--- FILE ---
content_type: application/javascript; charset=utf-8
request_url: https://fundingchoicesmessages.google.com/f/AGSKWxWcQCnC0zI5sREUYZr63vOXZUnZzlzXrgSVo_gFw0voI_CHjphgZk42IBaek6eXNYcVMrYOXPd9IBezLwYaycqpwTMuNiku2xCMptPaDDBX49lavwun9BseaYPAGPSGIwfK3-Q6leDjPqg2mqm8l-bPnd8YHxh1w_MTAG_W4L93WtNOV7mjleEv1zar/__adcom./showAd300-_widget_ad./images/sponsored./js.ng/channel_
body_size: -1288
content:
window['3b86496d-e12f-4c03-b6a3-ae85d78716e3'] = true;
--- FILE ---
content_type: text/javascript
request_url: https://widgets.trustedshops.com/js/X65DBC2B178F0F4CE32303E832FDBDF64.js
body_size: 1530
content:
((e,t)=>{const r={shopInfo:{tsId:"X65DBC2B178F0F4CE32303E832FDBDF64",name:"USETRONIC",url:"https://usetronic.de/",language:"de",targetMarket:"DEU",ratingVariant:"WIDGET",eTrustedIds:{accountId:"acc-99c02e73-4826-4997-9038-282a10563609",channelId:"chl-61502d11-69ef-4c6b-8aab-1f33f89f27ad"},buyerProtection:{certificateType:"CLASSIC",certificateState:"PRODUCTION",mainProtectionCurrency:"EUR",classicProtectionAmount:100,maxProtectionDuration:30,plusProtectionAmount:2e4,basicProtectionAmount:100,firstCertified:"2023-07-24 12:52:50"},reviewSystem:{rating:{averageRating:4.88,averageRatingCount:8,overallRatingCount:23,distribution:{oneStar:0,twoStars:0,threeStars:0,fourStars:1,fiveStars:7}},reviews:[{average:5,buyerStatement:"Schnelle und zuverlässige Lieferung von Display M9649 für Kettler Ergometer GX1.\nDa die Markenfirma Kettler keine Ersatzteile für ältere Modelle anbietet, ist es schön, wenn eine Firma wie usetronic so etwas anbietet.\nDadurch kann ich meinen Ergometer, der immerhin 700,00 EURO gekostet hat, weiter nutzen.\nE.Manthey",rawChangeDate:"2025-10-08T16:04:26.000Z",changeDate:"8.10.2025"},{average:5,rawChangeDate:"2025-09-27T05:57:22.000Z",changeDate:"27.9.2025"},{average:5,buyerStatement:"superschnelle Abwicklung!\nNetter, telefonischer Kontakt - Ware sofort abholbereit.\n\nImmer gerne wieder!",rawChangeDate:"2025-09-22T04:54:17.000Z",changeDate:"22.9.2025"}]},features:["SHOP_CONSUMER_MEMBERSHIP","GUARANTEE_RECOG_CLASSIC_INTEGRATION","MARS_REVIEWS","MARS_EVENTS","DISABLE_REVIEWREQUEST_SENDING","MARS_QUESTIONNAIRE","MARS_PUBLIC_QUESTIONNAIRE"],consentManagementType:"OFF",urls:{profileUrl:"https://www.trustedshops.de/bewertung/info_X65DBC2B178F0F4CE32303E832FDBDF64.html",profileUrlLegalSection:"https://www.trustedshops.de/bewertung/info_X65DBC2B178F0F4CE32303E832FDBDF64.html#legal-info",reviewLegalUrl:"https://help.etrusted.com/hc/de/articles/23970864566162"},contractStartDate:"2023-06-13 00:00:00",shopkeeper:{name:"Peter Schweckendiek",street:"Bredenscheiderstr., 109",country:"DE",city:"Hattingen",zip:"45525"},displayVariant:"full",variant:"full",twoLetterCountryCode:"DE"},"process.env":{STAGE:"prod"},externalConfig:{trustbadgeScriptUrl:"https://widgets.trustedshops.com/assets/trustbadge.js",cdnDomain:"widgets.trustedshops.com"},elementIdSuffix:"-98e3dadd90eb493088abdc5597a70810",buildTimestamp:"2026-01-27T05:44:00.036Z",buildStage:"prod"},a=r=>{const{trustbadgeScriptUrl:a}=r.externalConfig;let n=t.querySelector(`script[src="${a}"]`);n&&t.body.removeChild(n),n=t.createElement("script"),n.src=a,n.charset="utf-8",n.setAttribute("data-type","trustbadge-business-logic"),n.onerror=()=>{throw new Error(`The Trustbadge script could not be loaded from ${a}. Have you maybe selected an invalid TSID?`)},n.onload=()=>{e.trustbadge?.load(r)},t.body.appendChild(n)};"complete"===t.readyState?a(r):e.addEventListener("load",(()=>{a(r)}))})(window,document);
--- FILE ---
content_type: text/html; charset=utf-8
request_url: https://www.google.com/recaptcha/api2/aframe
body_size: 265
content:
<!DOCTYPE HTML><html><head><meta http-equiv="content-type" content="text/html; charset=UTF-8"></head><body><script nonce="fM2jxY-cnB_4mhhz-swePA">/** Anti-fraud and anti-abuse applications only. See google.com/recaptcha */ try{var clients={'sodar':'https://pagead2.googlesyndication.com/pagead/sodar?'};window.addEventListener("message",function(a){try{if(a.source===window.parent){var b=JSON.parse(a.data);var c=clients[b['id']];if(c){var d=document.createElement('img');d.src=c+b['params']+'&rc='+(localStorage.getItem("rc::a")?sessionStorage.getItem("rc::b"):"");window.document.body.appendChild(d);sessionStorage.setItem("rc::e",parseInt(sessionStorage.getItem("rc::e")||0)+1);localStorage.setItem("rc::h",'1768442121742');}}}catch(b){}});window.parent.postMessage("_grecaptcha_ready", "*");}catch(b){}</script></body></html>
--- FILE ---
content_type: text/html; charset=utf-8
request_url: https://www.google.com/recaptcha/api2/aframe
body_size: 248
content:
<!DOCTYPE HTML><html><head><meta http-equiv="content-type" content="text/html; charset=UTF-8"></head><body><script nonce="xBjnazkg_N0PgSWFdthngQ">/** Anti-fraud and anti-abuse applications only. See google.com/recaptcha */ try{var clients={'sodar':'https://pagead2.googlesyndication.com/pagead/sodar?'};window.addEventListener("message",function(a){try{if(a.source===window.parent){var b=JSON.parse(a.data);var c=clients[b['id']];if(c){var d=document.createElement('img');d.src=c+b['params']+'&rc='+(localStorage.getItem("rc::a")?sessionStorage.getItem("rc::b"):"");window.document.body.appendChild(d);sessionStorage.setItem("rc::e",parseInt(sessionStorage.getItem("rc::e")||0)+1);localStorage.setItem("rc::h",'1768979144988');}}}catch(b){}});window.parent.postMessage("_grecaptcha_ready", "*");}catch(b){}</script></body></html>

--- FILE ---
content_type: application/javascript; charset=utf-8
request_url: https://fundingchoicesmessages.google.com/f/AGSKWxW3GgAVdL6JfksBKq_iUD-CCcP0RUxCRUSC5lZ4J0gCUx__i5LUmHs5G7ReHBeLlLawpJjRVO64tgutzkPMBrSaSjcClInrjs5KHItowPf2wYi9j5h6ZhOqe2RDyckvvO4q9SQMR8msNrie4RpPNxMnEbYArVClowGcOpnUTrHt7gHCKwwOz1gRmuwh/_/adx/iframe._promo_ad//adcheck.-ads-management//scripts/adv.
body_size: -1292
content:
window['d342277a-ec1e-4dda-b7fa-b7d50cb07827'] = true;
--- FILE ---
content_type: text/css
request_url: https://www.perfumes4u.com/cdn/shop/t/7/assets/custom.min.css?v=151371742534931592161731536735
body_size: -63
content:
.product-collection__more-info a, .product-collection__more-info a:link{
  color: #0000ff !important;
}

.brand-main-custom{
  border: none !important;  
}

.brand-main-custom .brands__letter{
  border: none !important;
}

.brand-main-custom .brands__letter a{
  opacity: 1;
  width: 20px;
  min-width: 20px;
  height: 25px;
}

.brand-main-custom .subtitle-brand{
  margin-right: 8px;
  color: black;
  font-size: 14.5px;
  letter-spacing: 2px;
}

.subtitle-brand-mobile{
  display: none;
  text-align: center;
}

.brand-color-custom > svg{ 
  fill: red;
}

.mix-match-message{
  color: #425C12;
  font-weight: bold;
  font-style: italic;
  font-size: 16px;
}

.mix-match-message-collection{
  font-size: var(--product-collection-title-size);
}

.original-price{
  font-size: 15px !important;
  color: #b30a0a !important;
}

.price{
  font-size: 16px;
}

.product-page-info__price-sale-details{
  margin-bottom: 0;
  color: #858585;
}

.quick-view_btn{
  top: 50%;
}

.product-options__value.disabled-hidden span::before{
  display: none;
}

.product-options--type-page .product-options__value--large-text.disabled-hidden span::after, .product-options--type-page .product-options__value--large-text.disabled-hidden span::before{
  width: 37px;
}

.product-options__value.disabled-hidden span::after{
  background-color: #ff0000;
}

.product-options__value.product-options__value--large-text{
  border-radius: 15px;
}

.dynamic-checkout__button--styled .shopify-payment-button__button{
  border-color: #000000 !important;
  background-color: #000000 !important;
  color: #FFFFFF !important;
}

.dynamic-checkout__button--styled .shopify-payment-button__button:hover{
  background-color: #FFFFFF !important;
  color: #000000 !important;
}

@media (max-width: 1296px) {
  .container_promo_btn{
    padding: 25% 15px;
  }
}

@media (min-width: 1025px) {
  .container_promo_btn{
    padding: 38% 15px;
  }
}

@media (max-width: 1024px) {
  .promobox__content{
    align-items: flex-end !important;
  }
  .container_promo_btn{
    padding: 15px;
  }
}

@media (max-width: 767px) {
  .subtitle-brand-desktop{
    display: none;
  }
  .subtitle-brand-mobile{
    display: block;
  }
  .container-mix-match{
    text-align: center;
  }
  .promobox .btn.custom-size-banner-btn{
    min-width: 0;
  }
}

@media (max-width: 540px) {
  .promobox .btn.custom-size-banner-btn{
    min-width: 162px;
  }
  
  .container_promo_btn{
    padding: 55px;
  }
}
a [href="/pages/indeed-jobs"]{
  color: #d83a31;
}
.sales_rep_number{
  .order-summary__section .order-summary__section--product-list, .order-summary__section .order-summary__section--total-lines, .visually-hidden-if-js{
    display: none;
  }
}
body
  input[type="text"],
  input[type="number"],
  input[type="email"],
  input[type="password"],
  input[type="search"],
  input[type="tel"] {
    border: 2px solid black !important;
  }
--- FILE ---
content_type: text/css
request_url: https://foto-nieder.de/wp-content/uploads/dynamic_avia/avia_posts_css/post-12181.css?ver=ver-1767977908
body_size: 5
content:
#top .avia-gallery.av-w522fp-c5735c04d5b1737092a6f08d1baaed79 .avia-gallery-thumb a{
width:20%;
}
☆ ☆ ☆
* Work instruction:
Go through the listing above and state how many of its lines contain "input", with no other words.

* Result of the task:
6